All lines from the opening of the data to the line containing "Standing vote fraction: 25%." must be returned unchanged, and only those lines.

=-=-=-=-=

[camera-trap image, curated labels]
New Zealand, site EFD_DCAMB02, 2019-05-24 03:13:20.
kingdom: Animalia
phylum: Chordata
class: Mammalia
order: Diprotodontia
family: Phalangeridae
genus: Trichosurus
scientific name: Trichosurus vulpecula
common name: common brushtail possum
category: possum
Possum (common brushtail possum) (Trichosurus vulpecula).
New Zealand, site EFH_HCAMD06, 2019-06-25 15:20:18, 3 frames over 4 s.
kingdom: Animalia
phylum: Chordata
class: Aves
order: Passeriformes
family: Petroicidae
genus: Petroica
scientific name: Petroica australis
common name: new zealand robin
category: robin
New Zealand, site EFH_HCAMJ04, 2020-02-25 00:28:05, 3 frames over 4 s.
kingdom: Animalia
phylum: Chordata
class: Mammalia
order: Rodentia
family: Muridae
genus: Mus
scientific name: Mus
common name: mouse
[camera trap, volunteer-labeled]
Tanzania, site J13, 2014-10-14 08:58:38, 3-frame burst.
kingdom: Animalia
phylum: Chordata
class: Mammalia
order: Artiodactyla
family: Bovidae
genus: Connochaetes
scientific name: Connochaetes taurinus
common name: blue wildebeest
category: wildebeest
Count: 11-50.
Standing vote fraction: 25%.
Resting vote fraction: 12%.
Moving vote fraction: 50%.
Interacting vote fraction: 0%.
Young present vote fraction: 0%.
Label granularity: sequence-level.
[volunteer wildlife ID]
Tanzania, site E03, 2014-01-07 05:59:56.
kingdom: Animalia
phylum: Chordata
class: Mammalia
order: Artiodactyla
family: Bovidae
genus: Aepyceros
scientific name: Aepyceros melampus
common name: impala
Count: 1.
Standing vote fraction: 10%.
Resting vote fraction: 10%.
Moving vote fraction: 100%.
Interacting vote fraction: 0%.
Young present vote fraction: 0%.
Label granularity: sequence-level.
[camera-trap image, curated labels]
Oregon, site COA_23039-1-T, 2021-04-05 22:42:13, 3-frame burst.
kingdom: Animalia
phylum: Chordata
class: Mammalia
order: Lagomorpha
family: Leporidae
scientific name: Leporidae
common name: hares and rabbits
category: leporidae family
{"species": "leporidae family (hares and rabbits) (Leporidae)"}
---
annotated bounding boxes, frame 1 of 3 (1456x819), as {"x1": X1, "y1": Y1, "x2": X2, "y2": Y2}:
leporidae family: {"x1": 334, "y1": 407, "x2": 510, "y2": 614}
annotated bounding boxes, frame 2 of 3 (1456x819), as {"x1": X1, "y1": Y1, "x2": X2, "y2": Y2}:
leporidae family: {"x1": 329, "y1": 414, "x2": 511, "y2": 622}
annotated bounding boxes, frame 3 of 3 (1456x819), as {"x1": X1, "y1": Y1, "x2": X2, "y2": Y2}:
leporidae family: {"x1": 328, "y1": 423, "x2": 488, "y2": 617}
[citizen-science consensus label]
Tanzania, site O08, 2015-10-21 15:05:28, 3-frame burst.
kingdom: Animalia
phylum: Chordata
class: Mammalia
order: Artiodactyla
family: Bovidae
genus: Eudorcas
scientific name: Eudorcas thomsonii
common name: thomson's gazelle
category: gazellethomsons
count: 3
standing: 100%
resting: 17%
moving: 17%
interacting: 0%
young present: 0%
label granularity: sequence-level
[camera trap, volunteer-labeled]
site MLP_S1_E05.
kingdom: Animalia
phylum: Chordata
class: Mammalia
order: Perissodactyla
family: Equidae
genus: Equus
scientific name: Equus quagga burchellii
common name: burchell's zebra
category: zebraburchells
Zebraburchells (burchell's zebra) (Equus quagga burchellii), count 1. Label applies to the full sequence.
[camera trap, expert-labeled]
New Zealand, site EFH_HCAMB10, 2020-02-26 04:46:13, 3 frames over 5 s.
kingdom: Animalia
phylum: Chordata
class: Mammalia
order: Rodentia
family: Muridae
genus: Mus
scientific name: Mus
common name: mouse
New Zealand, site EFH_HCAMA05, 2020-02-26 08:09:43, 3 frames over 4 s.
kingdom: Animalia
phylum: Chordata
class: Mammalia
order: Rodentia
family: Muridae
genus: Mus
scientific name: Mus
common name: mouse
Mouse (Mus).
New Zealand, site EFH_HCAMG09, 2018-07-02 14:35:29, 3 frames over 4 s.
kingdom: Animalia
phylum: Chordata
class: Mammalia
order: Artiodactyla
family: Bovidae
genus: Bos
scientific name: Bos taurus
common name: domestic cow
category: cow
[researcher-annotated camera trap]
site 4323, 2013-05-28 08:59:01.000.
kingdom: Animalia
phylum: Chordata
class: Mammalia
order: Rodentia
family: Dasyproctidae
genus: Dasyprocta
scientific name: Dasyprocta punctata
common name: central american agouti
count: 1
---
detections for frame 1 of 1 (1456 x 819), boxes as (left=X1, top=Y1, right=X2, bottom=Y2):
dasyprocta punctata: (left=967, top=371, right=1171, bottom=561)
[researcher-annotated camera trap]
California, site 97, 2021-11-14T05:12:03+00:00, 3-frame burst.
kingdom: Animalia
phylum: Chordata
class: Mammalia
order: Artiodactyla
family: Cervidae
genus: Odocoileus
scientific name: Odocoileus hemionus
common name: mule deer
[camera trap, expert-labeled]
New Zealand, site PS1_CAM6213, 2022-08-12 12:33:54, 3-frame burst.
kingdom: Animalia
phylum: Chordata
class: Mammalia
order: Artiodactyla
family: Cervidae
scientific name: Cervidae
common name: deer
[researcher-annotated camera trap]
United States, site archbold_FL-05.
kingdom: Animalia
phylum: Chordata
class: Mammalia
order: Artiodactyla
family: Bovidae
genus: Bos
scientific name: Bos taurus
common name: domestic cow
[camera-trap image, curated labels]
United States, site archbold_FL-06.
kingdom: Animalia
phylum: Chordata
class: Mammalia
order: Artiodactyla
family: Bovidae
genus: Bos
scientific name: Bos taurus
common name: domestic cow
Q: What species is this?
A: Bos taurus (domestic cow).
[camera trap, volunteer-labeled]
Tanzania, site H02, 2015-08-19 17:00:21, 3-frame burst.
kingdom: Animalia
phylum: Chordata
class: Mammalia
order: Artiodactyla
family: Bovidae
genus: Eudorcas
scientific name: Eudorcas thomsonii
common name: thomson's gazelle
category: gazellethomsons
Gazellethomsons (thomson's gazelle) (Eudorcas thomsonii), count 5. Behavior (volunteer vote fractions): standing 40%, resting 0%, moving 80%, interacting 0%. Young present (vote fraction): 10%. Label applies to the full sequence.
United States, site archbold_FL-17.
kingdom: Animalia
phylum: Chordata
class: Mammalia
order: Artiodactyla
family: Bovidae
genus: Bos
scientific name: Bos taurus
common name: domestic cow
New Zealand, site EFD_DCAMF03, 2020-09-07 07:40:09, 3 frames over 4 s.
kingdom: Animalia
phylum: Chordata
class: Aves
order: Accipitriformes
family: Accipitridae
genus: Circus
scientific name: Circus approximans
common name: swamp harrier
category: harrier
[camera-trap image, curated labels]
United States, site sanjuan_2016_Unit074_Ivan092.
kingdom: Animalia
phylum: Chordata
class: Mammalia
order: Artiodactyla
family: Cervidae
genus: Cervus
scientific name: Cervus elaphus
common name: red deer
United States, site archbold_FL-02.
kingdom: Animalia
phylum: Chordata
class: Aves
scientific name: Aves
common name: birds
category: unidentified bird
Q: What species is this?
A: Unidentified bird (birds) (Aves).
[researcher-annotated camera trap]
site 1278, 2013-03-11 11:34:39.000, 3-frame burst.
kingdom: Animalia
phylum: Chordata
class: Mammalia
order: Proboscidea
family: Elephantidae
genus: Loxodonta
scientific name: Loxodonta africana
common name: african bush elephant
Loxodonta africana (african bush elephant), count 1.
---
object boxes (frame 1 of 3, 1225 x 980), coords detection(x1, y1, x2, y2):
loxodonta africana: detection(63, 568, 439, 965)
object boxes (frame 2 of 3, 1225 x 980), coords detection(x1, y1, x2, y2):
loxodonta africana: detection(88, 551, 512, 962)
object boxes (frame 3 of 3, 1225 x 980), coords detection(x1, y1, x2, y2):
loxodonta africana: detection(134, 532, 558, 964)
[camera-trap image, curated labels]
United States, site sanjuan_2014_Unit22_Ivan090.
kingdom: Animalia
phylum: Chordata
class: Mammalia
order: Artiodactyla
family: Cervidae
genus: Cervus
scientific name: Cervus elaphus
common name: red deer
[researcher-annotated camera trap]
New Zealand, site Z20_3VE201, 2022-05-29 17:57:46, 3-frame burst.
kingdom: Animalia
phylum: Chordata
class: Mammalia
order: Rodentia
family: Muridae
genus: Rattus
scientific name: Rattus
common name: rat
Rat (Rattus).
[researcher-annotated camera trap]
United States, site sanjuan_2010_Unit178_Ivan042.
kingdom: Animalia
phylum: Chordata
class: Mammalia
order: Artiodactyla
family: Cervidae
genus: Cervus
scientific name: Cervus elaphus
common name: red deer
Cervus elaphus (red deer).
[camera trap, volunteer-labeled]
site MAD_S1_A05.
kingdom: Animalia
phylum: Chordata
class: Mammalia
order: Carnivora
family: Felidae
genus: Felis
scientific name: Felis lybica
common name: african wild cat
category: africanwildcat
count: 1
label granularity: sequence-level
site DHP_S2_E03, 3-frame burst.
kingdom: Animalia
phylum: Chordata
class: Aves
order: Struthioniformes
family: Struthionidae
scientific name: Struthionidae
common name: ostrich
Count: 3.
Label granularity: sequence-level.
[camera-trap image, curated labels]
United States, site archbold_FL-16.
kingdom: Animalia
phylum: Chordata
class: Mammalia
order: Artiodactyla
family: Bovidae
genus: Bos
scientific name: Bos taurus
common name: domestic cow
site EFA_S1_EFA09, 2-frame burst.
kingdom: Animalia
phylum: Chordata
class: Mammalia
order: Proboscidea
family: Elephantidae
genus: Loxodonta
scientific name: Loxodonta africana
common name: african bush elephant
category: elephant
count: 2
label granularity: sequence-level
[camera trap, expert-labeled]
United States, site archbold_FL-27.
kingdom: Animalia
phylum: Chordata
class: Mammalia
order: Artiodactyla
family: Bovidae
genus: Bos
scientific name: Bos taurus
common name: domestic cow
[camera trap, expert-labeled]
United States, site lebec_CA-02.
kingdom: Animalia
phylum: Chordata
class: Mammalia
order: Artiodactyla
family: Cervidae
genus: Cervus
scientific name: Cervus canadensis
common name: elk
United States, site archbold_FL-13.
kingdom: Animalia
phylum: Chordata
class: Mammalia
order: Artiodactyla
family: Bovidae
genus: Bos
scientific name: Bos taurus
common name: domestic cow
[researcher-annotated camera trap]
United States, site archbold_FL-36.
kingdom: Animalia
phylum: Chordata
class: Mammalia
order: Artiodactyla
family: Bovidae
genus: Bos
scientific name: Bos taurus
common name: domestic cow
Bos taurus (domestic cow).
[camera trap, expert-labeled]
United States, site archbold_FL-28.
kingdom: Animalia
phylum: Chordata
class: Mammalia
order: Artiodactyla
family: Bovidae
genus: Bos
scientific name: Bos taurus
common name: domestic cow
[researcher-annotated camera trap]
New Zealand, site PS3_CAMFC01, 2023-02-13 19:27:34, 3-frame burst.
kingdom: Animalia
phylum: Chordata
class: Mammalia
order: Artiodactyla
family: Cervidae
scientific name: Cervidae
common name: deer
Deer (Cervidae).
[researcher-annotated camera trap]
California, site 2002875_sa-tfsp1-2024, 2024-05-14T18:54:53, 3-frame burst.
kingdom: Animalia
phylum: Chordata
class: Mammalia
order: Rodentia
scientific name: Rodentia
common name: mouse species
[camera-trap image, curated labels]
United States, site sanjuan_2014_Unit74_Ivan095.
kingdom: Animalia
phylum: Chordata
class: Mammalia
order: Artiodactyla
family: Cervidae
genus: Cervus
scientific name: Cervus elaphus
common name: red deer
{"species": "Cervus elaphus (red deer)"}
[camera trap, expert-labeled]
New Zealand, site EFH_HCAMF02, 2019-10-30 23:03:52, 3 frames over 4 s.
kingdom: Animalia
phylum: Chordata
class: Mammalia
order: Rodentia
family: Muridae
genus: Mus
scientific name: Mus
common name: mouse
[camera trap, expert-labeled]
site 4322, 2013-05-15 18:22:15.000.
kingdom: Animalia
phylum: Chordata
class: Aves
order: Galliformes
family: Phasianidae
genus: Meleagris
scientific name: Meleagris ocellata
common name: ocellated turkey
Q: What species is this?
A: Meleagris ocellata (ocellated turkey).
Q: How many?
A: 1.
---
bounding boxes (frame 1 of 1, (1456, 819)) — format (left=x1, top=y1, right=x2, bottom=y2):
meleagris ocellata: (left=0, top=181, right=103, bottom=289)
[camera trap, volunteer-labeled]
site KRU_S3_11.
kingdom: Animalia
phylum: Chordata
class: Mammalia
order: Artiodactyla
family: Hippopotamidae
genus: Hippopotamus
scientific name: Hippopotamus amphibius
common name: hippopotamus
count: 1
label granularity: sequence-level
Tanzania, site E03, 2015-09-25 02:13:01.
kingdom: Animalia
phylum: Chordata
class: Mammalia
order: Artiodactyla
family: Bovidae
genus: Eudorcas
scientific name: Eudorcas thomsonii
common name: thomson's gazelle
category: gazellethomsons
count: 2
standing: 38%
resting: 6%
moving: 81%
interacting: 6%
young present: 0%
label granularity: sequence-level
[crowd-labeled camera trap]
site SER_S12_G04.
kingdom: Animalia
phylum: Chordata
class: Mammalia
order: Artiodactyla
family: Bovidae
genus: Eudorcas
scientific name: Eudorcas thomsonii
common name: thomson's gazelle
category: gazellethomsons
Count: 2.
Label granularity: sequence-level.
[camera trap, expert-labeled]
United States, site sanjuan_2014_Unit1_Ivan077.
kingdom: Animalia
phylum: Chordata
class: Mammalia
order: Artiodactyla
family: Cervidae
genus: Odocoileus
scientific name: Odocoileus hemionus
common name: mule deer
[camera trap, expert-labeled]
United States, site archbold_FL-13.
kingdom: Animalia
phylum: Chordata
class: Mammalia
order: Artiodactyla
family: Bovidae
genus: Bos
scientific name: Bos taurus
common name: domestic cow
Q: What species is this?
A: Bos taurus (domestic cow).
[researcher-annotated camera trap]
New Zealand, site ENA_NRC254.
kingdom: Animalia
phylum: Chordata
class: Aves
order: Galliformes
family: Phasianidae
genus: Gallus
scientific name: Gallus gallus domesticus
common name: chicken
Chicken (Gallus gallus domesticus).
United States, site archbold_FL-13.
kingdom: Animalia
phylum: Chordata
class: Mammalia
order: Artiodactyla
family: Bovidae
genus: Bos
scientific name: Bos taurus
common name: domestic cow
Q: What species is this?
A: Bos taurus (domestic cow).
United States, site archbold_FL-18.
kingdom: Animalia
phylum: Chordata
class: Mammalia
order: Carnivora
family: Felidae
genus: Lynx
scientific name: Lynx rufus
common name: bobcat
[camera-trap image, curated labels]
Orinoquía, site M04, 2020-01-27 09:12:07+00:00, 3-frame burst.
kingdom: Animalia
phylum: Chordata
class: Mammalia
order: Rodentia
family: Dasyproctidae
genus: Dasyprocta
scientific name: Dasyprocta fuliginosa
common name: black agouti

=-=-=-=-=

→ **Answer section**:
[camera-trap image, curated labels]
New Zealand, site EFD_DCAMB02, 2019-05-24 03:13:20.
kingdom: Animalia
phylum: Chordata
class: Mammalia
order: Diprotodontia
family: Phalangeridae
genus: Trichosurus
scientific name: Trichosurus vulpecula
common name: common brushtail possum
category: possum
Possum (common brushtail possum) (Trichosurus vulpecula).
New Zealand, site EFH_HCAMD06, 2019-06-25 15:20:18, 3 frames over 4 s.
kingdom: Animalia
phylum: Chordata
class: Aves
order: Passeriformes
family: Petroicidae
genus: Petroica
scientific name: Petroica australis
common name: new zealand robin
category: robin
New Zealand, site EFH_HCAMJ04, 2020-02-25 00:28:05, 3 frames over 4 s.
kingdom: Animalia
phylum: Chordata
class: Mammalia
order: Rodentia
family: Muridae
genus: Mus
scientific name: Mus
common name: mouse
[camera trap, volunteer-labeled]
Tanzania, site J13, 2014-10-14 08:58:38, 3-frame burst.
kingdom: Animalia
phylum: Chordata
class: Mammalia
order: Artiodactyla
family: Bovidae
genus: Connochaetes
scientific name: Connochaetes taurinus
common name: blue wildebeest
category: wildebeest
Count: 11-50.
Standing vote fraction: 25%.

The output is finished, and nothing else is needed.